Abstencionistas e de esquerda

 

Segundo uma pesquisa recente da Fundação Jean Jaurès, os jovens franceses são cada vez mais abstencionistas, mas têm ideais cada vez mais de esquerda. Tristan Haute, professor de Ciência Política da Universidade de Lille, afirma que o fenômeno se deve a uma relação cada vez mais crítica desta camada da população em relação à prática eleitoral.
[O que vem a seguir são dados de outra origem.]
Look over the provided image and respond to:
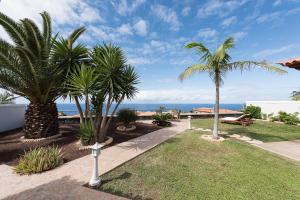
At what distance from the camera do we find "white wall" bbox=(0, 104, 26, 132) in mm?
10883

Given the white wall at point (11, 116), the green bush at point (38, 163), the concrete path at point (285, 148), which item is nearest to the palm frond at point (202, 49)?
the concrete path at point (285, 148)

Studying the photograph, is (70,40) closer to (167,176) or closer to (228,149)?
(167,176)

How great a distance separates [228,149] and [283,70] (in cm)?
453

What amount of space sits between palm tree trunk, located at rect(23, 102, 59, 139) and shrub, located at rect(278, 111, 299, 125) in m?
19.4

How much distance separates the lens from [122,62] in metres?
8.58

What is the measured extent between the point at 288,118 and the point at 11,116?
22.6 m

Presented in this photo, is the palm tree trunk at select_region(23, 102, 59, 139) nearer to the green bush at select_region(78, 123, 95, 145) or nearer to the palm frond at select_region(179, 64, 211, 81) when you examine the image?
the green bush at select_region(78, 123, 95, 145)

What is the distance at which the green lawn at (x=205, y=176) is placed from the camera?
14.8ft

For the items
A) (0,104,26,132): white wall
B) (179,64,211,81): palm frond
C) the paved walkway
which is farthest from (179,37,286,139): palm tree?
(0,104,26,132): white wall

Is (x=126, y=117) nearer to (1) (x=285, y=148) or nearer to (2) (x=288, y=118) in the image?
(1) (x=285, y=148)

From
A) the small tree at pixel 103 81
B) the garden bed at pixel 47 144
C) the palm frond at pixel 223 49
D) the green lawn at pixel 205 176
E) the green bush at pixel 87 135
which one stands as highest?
the palm frond at pixel 223 49

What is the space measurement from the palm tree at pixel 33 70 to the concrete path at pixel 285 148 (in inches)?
425

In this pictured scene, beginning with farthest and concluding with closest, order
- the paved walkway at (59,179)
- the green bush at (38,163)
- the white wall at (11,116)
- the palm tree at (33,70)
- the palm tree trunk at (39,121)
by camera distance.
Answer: the white wall at (11,116)
the palm tree trunk at (39,121)
the palm tree at (33,70)
the green bush at (38,163)
the paved walkway at (59,179)

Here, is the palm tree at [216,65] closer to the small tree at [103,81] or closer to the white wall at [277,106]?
the small tree at [103,81]
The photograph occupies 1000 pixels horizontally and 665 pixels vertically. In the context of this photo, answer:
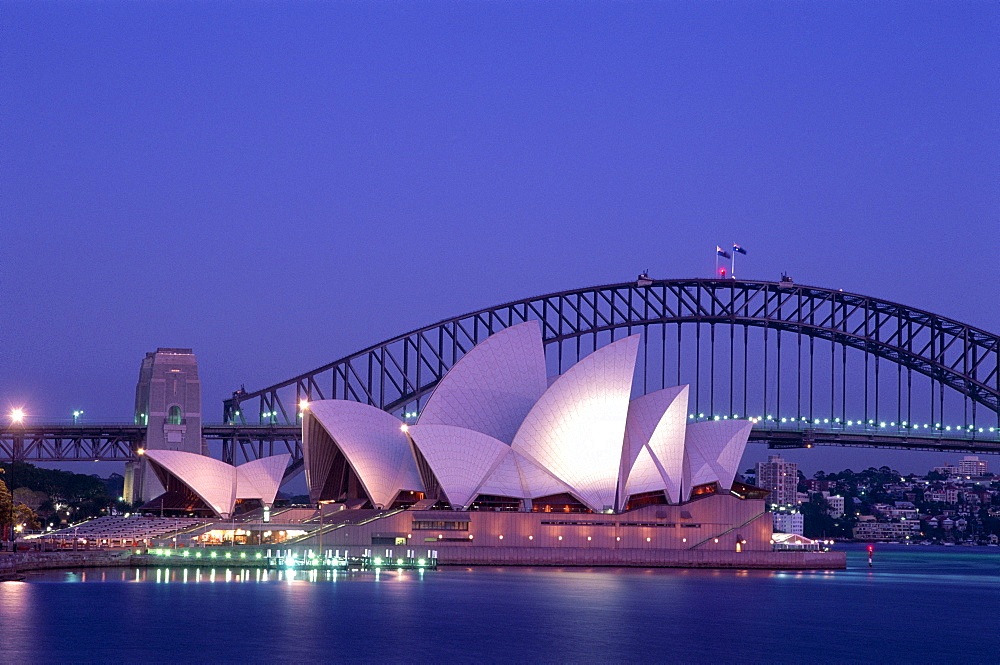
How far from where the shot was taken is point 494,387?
87250 millimetres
“Não é que eles pensem que a democracia deveria desaparecer, ao contrário. Na verdade, eles têm o sentimento que o voto deles é inútil ou ineficaz. E é entre eles que encontramos hoje outros tipos de práticas políticas, como participação em boicotes, petições e manifestações. Percebemos isso em movimentos de destaque no espaço público francês recentemente, como as marchas pelo clima, os protestos contra o racismo e as violências policiais, onde vimos um engajamento importante das gerações mais jovens”, aponta.  

Para a estudante Alia, de 19 anos, há também um problema de falta de representatividade em relação aos candidatos. “Hoje os políticos saem de universidades elitistas de Paris e eles não representam a grande maioria da população francesa. Tem uma espécie de centralização do poder em Paris que faz que os políticos não se deem conta do que acontece fora de lá e que faz com que os jovens tenham dificuldades de se reconhecer na política de hoje”, defende.
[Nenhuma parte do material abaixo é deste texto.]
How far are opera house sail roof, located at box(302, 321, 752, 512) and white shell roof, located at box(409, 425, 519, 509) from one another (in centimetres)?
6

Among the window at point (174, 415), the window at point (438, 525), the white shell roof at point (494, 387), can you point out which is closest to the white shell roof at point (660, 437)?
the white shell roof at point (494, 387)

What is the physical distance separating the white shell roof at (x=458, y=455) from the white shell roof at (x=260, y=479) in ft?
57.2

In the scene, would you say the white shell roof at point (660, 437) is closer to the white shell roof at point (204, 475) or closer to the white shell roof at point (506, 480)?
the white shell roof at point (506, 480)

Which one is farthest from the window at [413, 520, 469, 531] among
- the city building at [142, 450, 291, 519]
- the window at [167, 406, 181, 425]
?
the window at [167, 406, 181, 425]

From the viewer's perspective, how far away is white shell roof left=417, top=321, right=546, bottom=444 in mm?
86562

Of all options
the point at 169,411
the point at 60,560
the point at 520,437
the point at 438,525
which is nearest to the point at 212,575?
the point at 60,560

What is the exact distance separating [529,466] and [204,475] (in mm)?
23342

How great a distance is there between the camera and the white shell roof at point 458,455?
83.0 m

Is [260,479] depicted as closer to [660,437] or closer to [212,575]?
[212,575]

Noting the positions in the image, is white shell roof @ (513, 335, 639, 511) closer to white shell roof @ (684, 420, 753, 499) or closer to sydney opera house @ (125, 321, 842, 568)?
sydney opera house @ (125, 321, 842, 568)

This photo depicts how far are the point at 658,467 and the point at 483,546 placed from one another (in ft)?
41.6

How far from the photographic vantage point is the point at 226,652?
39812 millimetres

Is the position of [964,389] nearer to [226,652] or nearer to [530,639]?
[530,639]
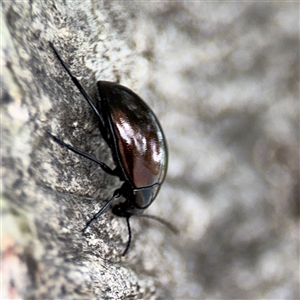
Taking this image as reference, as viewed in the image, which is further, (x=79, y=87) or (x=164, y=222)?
(x=164, y=222)

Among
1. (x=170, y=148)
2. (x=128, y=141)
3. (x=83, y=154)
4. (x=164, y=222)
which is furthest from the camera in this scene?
(x=170, y=148)

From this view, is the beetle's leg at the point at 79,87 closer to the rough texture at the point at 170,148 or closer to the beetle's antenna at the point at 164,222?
the rough texture at the point at 170,148

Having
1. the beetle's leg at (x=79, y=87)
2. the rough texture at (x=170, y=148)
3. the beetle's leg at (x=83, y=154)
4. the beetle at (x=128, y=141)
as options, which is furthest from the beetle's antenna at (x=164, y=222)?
the beetle's leg at (x=79, y=87)

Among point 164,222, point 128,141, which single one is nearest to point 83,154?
point 128,141

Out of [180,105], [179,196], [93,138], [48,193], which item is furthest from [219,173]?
[48,193]

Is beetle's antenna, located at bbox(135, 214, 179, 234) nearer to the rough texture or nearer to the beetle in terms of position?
the rough texture

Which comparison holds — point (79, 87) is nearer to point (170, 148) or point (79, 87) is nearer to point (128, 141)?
point (128, 141)

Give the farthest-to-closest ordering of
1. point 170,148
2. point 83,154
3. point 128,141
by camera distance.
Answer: point 170,148 < point 128,141 < point 83,154
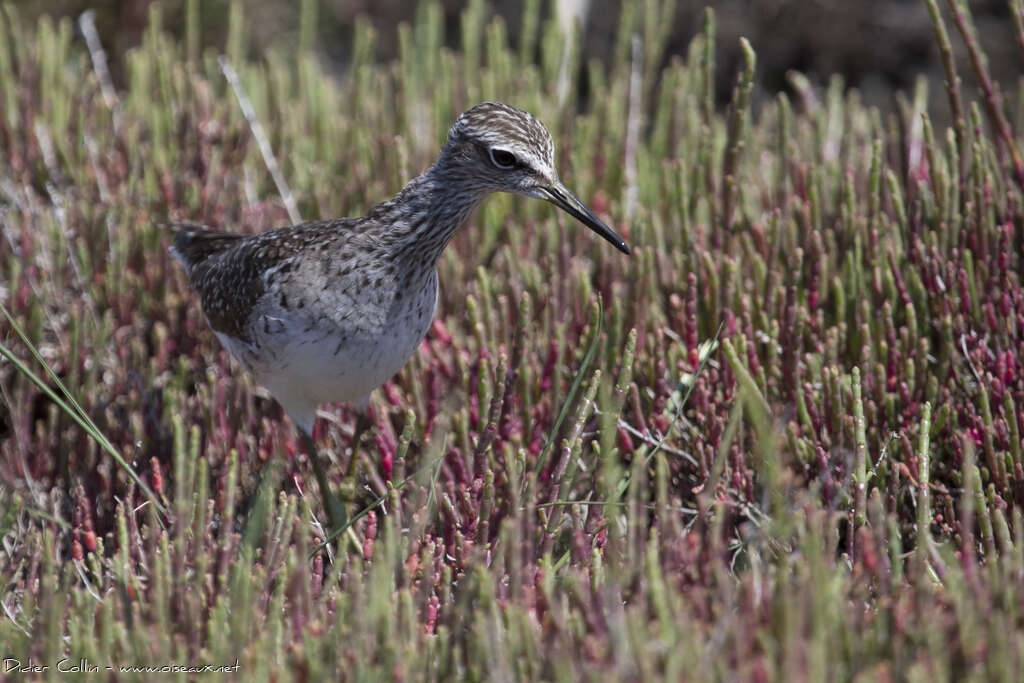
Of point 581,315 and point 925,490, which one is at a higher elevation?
point 581,315

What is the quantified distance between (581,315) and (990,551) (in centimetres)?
185

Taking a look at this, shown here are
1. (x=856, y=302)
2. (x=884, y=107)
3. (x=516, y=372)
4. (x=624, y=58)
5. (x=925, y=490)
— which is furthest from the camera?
(x=884, y=107)

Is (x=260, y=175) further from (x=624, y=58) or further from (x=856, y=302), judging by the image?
(x=856, y=302)

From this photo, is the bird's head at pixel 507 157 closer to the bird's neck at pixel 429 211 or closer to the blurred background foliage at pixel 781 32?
the bird's neck at pixel 429 211

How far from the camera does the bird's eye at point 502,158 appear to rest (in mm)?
3664

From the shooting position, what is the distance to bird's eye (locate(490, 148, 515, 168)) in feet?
12.0

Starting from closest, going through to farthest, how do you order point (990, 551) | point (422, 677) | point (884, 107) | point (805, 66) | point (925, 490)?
1. point (422, 677)
2. point (925, 490)
3. point (990, 551)
4. point (884, 107)
5. point (805, 66)

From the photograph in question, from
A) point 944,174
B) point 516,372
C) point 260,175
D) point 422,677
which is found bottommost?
point 422,677

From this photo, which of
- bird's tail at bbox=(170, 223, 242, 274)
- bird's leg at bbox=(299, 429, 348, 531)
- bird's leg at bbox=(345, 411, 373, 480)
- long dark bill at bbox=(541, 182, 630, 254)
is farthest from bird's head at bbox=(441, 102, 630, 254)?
bird's tail at bbox=(170, 223, 242, 274)

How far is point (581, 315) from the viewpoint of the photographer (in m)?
4.39

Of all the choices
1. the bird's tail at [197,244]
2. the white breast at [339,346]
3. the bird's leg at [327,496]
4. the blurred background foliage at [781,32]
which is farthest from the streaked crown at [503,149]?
the blurred background foliage at [781,32]

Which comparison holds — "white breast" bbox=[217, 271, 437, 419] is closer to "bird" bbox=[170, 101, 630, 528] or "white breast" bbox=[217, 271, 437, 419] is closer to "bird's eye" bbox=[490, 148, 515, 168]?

Isso não impede que as jovens gerações acompanhem o debate político. É o caso de Alice, de 17 anos, que ainda não vota, mas já tem uma opinião formada sobre a Nupes.

“Tento me interessar um pouco por política. Hoje temos uma coalizão dos partidos ecologista, comunista e socialista. Isso é bom porque permite a partidos que são mais ou menos pequenos ter importância e se fortalecer juntos. Mas, por outro lado, é uma pena porque isso reduz a oferta de partidos políticos que podemos ter.”

Ao lado dela, o colega, Nicolas, também de 17 anos, discorda. “Ao contrário da minha amiga Alice, que pensa que agrupar todos os partidos de esquerda em um só reduz a possibilidade de escolha e que isso é algo negativo, para mim, isso é bom porque permite reunir muita gente que tem mais ou menos as mesmas ideias, mas que antes estavam separadas por posicionamentos um pouco divergentes. Talvez, juntando todos, isso vá nos permitir a ter na Assembleia Nacional uma maioria mais ou menos de esquerda para combater os deputados de direita ou do partido de extrema direita Reunião Nacional.

Em toda a França, quase 49 milhões de eleitores são convocados para votar nas eleições legislativas em 12 e 19 de junho. Mais de 12 milhões têm entre 18 e 34 anos.